Plaintiffs argue that Mr. Page was not asked about the status of the arbitration or what he knew about it or when he had ever known that the CWA refused to process his grievance through arbitration. Further, Mr. Page simply testified that he knew he might have to sue AT&T and begin soliciting others, but he was not asked about when he intended to do that, whether he was waiting on the outcome of his arbitration demand, or even if he understood how the lawsuit and arbitration impacted each other.
[9] Apparently, this letter was written exactly 60 days after AT&T initially denied the grievance filed by the CWA.
[10] Even giving the plaintiffs the benefit of all possible doubt, the Court notes that the absolute latest their cause of action could have accrued would have been in August 1994 when they were all transferred to Little Rock and had all received checks representing only sixty weeks of cushioning. Six months from that date would have been sometime in February 1995, which would have still rendered the instant lawsuit untimely.

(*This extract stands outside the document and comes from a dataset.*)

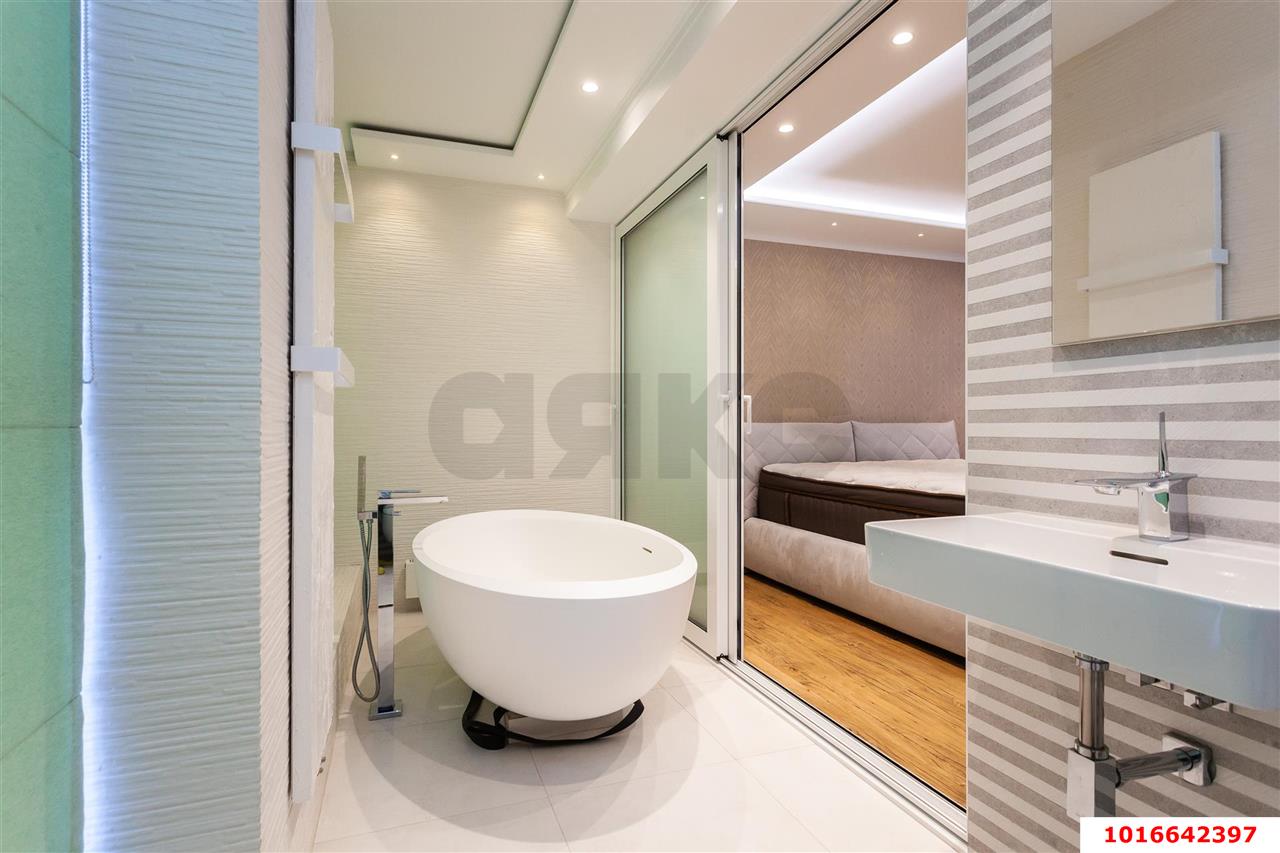 Фото №9: 2-комнатная квартира 120 м² - Краснодар, Центральный внутригородской округ, Западный внутригородской округ, жилой комплекс Центральный, мкр. Центральный, ул. Будённого, 129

[11] Plaintiffs characterize the IBEW negotiations and contract as illegal because under the Labor Management Relations Act, the "contract-bar" rule prohibits transfer of the exclusive recognition of one bargaining agent to someone else. Under the contract-bar rule, a collective bargaining agreement protects an existing bargaining relationship from challenge for the contract term. The rule also bars employers from repudiating the contract or withdrawing recognition of a union for the contract term (in the case here, the CWA contract term was for three years commencing May 31, 1992). Plaintiffs argue, therefore, that AT&T's contract with the IBEW in June 1993 violated the contract-bar rule and that AT&T's actions were ultra vires. NLRB v. Dominick's Finer Foods, 28 F.3d 678 (7th Cir.1994).